A demonstration Saturday of over 1,000 parents, children, teachers, assistants and residents in Harringey, London protested government plans to force three local primaries to become academies.
The march began at Downhills primary school and walked through the busy high street to Harringey Town Hall where a rally was held. Marchers chanted, “No to academies, Save our schools” and “[Education Secretary] Michael Gove, we won’t be beaten, Leave our school and close down Eton.”
Downhills in Tottenham, North London, an area of social deprivation that was the starting point of last summer’s riots, was given 12 months to improve its performance last year. It faces being made an academy by 2013.
Each school received a letter from the Department for Education in the last week of term informing them that they had until mid-January 2012 to decide to become an academy. If they do not agree, the threat is that the DfE will disband the governing bodies and replace them with Interim Executive Boards to facilitate the process of forcing acceptance of academy status.
The academy programme, begun by the Labour government under Tony Blair, has been bulldozed forward by Education Secretary Michael Gove. It takes schools out of local authority control and hands them over to businesses and voluntary organisations to run. Gove announced earlier this month that he intends to force 200 of England’s “worst performing schools” to become sponsored academies next year.

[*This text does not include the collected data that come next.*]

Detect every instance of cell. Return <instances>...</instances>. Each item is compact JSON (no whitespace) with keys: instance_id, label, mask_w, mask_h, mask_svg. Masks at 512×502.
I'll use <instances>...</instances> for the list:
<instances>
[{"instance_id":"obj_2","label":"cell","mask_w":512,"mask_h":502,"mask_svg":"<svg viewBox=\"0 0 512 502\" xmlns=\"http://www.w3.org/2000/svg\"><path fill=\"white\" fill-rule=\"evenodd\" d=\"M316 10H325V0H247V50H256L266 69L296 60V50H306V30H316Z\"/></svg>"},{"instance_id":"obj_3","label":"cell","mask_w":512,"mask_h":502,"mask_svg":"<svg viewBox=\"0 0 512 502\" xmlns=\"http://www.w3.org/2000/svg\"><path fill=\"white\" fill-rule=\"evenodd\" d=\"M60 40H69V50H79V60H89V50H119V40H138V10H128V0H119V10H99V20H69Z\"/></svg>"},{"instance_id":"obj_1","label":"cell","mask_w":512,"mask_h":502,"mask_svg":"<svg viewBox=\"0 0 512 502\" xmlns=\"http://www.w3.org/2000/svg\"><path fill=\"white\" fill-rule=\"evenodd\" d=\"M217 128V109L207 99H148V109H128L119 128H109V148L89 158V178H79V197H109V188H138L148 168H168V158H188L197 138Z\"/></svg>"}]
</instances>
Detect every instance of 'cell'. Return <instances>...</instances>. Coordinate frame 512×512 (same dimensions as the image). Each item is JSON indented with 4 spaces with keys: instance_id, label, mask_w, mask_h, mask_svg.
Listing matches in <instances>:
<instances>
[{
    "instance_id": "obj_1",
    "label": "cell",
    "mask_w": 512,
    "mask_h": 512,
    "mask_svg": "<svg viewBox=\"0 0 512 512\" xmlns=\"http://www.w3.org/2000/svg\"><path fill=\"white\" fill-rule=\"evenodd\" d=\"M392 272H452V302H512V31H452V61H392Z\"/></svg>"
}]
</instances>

A new inspection framework focuses on raw test results, removed from any social context, so that deprived schools will be expected to achieve the same results as children from better-off areas. The schools inspections agency Ofsted has announced that the one in three schools currently rated satisfactory will in future be termed “requires improvement” and join the list of failed schools if they do not improve within three years.
At the rally, Downhills parent Karen Jacobs spoke passionately against the plan: “Our school, along with others, is being bullied. Instead of being supported to improve it is being given to businesses to make money. There has been no consultation.”
“Gove talks about giving parents choice, but it seems that is only for parents who agree with him,” she said. “He has accused us of being ‘happy with failure’, but we have ambition for our children. We are stakeholders in our children’s future.”
The schools in Harringey are being compared with schools in a borough where each child receives £1,500 more in funding per year, which in Downhill would amount to an extra half a million pounds. This would make a huge difference.
Jacobs concluded by thanking the hardworking teachers and support staff in the borough.
A teacher from Noel Park, one of the other primaries threatened, said that the pupils on the march were an inspiration, commenting, “Coming on the march is a great lesson for them on how to stand up for themselves.”
Kevin Courtney, the National Union of Teachers’ (NUT) executive member for inner London, gave a short, demagogic speech congratulating the marchers for “doing the right thing” and saying the government should be “listening to parents”. He offered no prospect of any industrial action. The teaching unions have put up no resistance to the academy programme since it was rolled out by the Labour government, despite the fact that academies and free schools are not bound by the current pay system for teachers.
Reba, whose daughter was at the school 20 years ago, told the World Socialist Web Site, “Downhills has always been a good community school and should stay that way. Private companies should not be allowed into education.”
Thelma, whose children are at Belmont school, said that the school was not yet on the academy programme but that the government was “trying to force the school to go from two to three form entry.”
“We are all supporting each other,” she said. “This is a fantastic community and to force schools into private hands is disgusting. It is all to do with money and it is not just Harringey. We need to join with schools around the country.
“Ever since the banks sent us into recession, they have been saved. The RBS [Royal Bank of Scotland] boss gets a huge bonus, but we get public service cuts.”
A teaching assistant from West Green Primary School said, “I live in the local area and work in a primary school and I think they shouldn’t privatise our schools. Today is brilliant. There has been a great turnout. It really shows that people care about their schools. The government just wants to cut back on everything to make money.
“It’s the same with our pensions. We will have to pay more and get less at the end. I will have to pay about £40 more a month.”
A teacher from the same school added, “I think today has been a fantastic demonstration of the creative energy that we see in our schools every day. Our school is on the long list so we are here out of solidarity, but also if we can stop Downhills becoming an academy they won’t come for us.”